## [SELECTED TEXT]

________________

Tuesday | Live Q&A: What can I do to help
protect Puget Sound?
Curtis Hinman, a watershed ecologist with
Washington State University Extension office in Pierce County and Jim Brennan,
a marine habitat specialist will take your questions at noon on Tuesday about
things you can do to protect Puget Sound.
Saving
wetlands: a broken promise
Seattle Times staff reporters
The state's commitment to our fragile
wetlands dates back two decades.
On Dec. 12, 1989, Gov. Booth Gardner
announced that half the state's wetlands were gone, and 2,000 acres more were
vanishing each year. So he issued an order: For each marshy piece of ground
paved, another would be created to replace it.
Not only would the state stop losing
wetlands, Gardner vowed, but wetlands in Washington would actually increase.
Twenty years later, the promise has
proved hollow. Destruction of wetlands, vital to the health of Puget Sound, is
still routine, and attempts to replicate them are too often a failure.
This year, even as Gov. Christine
Gregoire, the newly formed Puget Sound Partnership and teams of scientists all
work to protect and restore Puget Sound, the management of wetlands in
Washington remains in disarray. It's part of a pattern of failure that taints
Washington's "green" veneer. While we may not be breaking the law, we
are breaking our promise to protect Puget Sound:
• The rules for wetlands
protection are mired in a regulatory swamp. Regulations are varied, and efforts
to protect one wetland can be wiped out by upstream neighbors operating
completely within the law.
• Time and again, efforts to
re-create nature by replacing wetlands fail, if the effort is made at all. The
science is relatively new and evolving, and wetlands replacements are often
allowed to be afterthoughts for developers. Even the most well-planned,
well-financed efforts can go awry.
• Oversight of wetland projects
is weak or nonexistent. At every level — city, county, state and federal
— job one for most agency staffers is promptly issuing more permits, not
following up to make sure that mitigation intended to make up for wetland
destruction actually works.
Even the state's highest environmental
officials concede the system is broken. But officials insist they are racing to
make changes. "I'm bound and determined to make them happen quickly,"
said Jay Manning, the director of the state Department of Ecology.
But the people in the field who are
hired to fix the system say success may be a longshot. It would require a
fundamental shift in the way the people of Puget Sound handle development,
putting wetlands preservation first — a shift that the region may not be
prepared to make.
"We are kidding ourselves; the
emperor has no clothes," said Thomas Hruby, a senior ecologist at the
Ecology Department. "Everybody says it, and it's been going on for at
least 20 years. We are deluding ourselves, hoping there is a silver bullet out
there that will allow us to have our growth and not have the impacts.
"It's a state of denial."
Flubbed engineering
Nowhere is the difficulty of wetland
replacement more visible than at Seattle-Tacoma International Airport.
Here, on old cropland west of the
airfields, bisected by Miller Creek, the Port of Seattle has spent almost $4
million creating a freshwater system to make up for destruction of wetlands in
the Miller Creek basin filled to build a third runway.
The Port tore down 300 homes and
planted 168,000 willows and other native plants. Workers hauled out old tires
and garbage and dropped 200 gnarled logs into Miller Creek for salmon and trout
habitat. As a backup plan, the Port also spent $14 million and took 68 acres of
fallow pasture several miles away in Auburn and converted them into wetland.

________________

## [PROVIDED RECORDS]
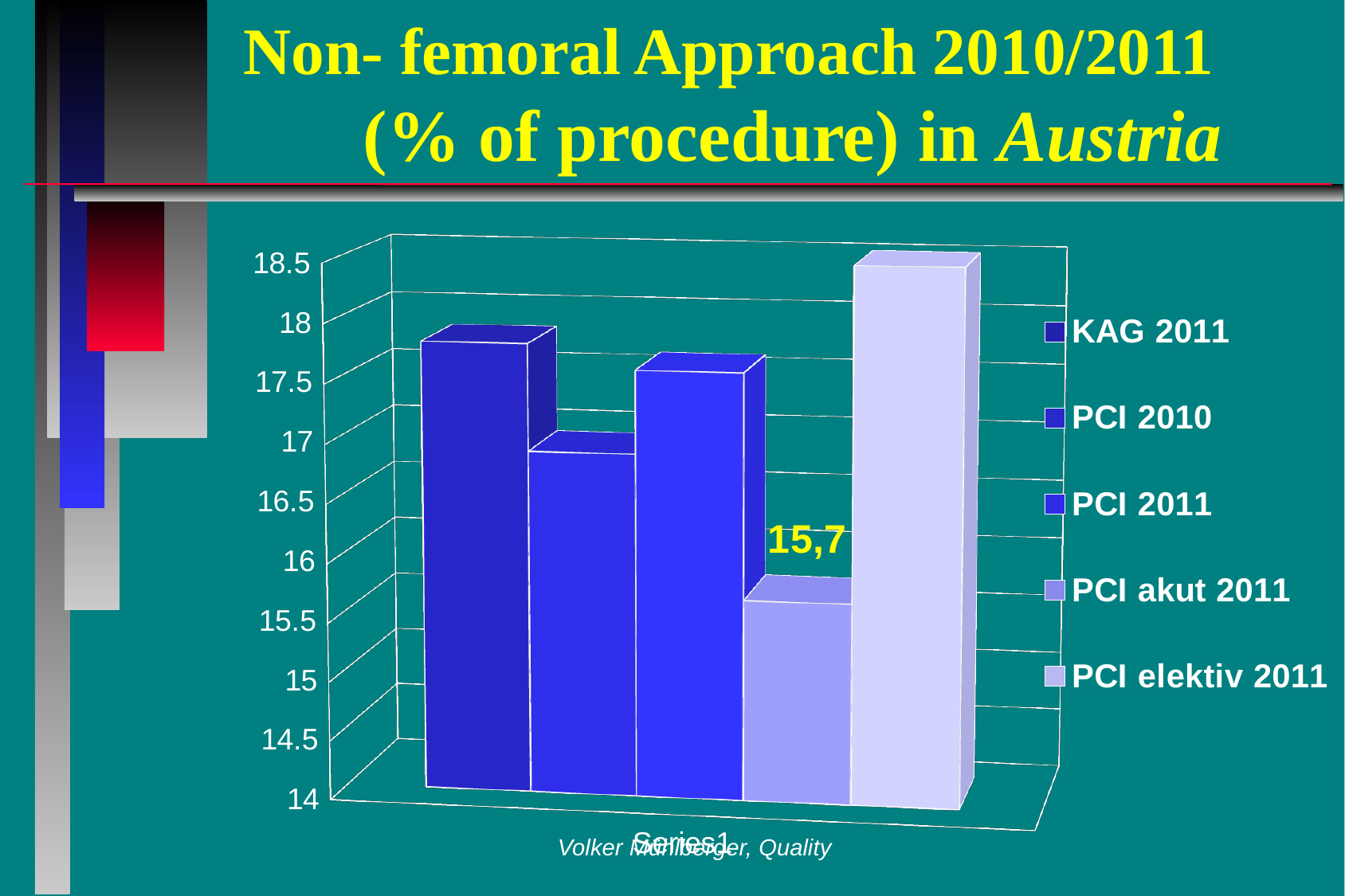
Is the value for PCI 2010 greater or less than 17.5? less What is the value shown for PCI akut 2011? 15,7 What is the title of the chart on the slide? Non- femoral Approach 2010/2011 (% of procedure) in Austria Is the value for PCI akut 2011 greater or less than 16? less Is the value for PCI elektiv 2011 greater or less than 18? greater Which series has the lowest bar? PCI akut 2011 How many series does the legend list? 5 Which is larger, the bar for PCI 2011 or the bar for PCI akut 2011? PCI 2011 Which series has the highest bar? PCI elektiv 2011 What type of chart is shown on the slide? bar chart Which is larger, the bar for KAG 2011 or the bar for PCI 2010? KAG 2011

________________

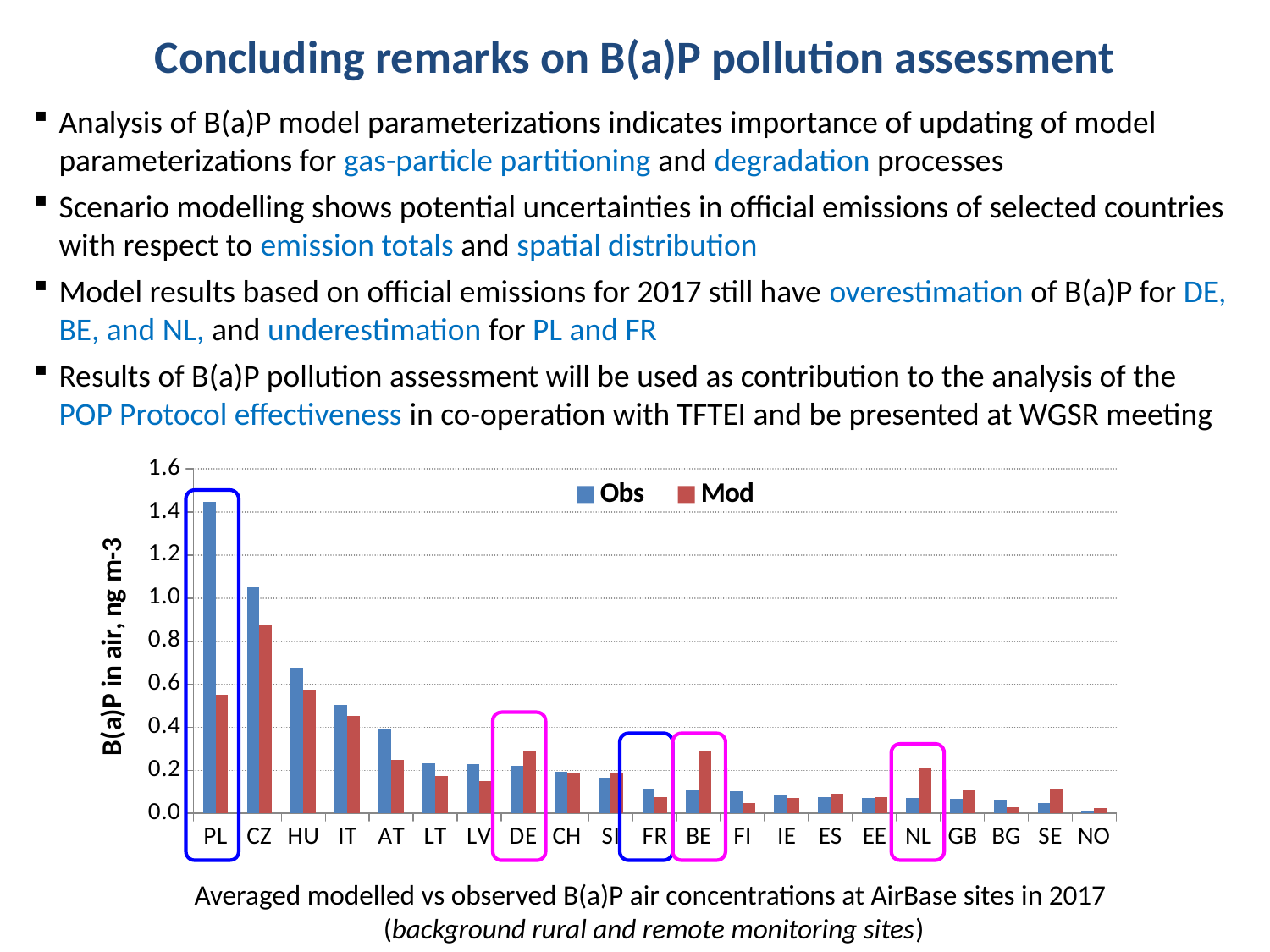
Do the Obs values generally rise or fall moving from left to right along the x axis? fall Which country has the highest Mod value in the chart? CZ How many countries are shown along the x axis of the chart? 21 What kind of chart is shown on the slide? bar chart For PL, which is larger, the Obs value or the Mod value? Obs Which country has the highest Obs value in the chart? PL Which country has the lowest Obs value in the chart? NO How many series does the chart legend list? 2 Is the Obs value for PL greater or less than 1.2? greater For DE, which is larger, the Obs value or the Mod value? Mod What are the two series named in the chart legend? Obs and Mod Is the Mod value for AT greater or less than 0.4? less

________________

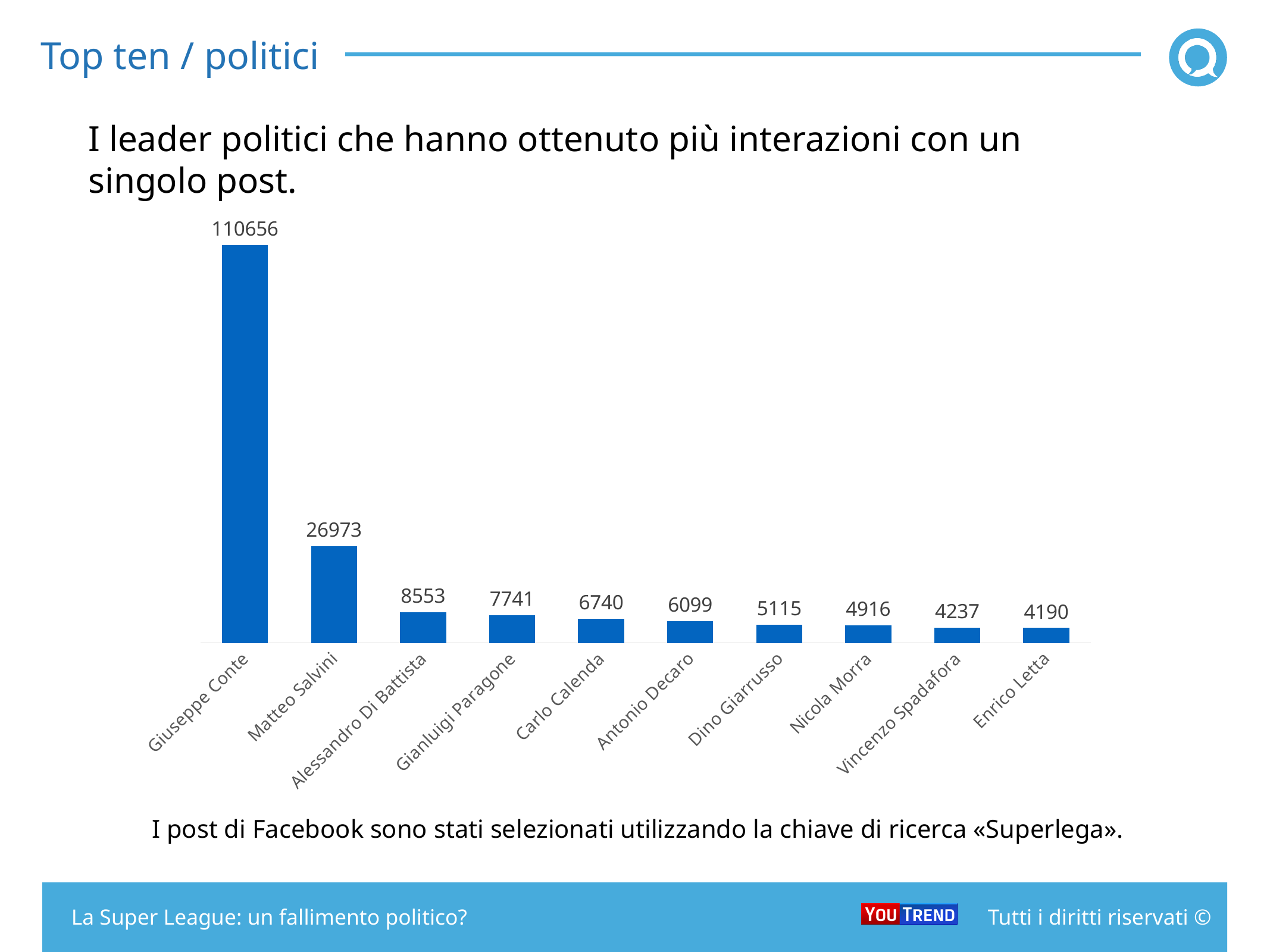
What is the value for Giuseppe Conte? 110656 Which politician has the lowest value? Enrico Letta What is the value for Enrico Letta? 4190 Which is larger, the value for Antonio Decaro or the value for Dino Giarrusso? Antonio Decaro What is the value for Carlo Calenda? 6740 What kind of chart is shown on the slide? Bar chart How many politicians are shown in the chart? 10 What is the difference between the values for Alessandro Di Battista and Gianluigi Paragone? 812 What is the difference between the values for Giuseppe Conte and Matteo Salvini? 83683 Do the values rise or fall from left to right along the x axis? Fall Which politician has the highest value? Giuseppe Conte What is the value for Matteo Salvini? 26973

________________

## [EXERCISE REQUIREMENTS]
From the wetlands article, return the passage between "The Port tore" and "them into wetland.", inclusive, copied word for word.

## [FINISHED EXERCISE]
The Port tore down 300 homes and
planted 168,000 willows and other native plants. Workers hauled out old tires
and garbage and dropped 200 gnarled logs into Miller Creek for salmon and trout
habitat. As a backup plan, the Port also spent $14 million and took 68 acres of
fallow pasture several miles away in Auburn and converted them into wetland.